1. All The Rage by Courtney Summers
What struck me about this book is the powerful theme it contains.  Romy, the main character, faces the most intense hardships of high school - bullying, isolation, and being taken advantage of against her will.  These take Romy to the brink of a breakdown but her strength, family and the few she can trust help her not only deal with what she went through, but also makes her realize her own self-worth.

2. All We Have is Now by Lisa Schroeder
When I can read in a book in one setting, I know it's a book that should be on this list.  Emerson knows she has less than 48 hours to live - not due to illness, but to a meteor bearing down on the U.S. This novel shows how not only what happens to her, but others who decide to live the rest of their lives by fulfilling lifelong dreams, falling in love, and granting forgiveness.  What grabbed me are the different threads of lives Schroeder writes about that begin to interweave in unusual ways leading to a beautiful ending.

3. The Bunker Diary by Kevin Brooks
This is one of those books that people either loved or not and that's why it made my list.  Brooks' novel evokes powerful emotions from readers and what ultimately happens to the group of people who are victims of circumstance in this superbly suspenseful book.  Another reason why I put this book on the list is that the ending is so climactic and unexpected, most of the teens I know who've read it can't wrap their minds around the ending of it all.

4. Carry On by Rainbow Rowell
Fantasy fiction has become (or still is) a popular genre, and while so many I've read recently take place in another time and world, this book doesn't. Rowell writes an urban fantasy with quirky characters and villains in today's world where wizards co-exists with Normals.  VERY reminiscent of the Harry Potter series, Rowell brings back the magical fun the characters and the school creates that makes it such a refreshing read.  It's all about relationships first, conflict second and the ability to combine lighthearted reading with some dark places the readers get to explore.

5. Drowned City by Don Brown
Brown brings back into the spotlight the horrors, mistakes and redemptive circumstances that created the disaster of New Orleans and Hurricane Katrina.  This book tells the story not only through words but the powerful images depicted on the pages, allowing those to not only read it, but truly look at what happened and allow it to resonate in them.  This is one of the best graphic novels I've read not only because it brings an important event up in teens lives, but also because although it's a quick read, it stays there long after the last page is turned.

____

According to the book list, how much time does Emerson have left to live in All We Have is Now? The rows that follow were drawn from a separate source.

* _DATASET EXCERPTS_
____

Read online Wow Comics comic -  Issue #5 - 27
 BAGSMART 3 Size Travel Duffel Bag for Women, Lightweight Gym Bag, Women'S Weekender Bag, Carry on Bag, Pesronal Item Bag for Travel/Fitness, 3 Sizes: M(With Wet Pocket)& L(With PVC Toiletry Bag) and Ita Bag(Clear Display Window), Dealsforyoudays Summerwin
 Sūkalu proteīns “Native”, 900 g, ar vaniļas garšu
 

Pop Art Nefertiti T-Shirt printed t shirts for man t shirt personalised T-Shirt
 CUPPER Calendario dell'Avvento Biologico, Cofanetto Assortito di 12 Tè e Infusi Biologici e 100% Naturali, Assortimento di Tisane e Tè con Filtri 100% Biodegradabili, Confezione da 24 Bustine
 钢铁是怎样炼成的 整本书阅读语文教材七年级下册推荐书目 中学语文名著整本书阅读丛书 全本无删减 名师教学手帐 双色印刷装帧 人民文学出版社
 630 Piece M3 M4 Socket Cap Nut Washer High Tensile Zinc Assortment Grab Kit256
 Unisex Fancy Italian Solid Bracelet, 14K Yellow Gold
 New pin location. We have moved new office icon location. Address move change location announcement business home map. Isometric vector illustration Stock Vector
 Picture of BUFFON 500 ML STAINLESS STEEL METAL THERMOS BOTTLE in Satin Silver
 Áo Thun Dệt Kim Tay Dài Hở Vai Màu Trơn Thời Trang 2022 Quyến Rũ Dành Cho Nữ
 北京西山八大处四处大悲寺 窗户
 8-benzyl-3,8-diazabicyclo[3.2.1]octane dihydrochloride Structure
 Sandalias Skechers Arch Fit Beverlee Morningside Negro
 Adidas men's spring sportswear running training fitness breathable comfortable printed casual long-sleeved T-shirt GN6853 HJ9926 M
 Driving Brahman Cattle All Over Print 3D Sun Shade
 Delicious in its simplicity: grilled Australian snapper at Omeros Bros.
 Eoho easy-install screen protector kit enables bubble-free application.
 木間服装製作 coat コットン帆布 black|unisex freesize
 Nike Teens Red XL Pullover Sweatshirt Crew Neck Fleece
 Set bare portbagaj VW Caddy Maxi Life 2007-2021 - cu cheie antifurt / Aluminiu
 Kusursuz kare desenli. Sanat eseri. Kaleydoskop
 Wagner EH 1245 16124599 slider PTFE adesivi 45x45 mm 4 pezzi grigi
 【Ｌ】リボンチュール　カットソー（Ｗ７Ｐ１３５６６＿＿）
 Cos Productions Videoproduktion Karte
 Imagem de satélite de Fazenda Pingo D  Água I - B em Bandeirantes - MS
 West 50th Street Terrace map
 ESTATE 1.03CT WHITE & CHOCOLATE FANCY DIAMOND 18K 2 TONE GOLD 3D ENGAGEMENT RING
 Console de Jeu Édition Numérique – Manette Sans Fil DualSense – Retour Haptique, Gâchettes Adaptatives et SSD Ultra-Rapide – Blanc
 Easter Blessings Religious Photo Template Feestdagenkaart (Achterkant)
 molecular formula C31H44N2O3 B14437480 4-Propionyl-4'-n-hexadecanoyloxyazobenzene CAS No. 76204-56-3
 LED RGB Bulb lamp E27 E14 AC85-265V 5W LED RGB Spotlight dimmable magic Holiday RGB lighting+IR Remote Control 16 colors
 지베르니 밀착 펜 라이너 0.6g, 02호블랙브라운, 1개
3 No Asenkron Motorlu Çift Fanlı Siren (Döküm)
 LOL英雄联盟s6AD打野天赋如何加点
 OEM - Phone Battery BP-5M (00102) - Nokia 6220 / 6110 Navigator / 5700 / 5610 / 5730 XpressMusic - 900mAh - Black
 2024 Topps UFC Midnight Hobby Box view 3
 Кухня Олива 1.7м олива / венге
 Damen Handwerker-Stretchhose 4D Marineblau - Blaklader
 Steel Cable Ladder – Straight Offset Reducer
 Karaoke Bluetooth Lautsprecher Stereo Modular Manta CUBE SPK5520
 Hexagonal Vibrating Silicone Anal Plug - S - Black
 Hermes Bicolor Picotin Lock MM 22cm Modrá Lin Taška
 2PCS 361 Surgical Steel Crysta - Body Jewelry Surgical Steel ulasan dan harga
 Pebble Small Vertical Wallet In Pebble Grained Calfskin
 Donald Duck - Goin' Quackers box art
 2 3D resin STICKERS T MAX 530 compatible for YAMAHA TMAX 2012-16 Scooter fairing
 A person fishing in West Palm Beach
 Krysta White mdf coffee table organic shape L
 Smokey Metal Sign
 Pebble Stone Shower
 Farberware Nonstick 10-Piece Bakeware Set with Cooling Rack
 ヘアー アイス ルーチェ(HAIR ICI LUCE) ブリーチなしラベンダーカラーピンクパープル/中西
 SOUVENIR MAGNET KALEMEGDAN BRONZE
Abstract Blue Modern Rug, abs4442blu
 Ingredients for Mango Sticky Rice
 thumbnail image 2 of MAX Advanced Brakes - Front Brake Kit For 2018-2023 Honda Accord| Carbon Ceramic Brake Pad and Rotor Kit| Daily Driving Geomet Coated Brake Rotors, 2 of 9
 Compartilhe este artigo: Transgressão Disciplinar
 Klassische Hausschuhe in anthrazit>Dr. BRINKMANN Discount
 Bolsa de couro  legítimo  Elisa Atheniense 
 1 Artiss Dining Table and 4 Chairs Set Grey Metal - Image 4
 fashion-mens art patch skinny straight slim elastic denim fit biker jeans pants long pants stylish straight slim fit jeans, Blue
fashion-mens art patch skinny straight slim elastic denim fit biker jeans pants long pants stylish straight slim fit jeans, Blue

____

* _ANSWER TO THIS EXERCISE_
Less than 48 hours.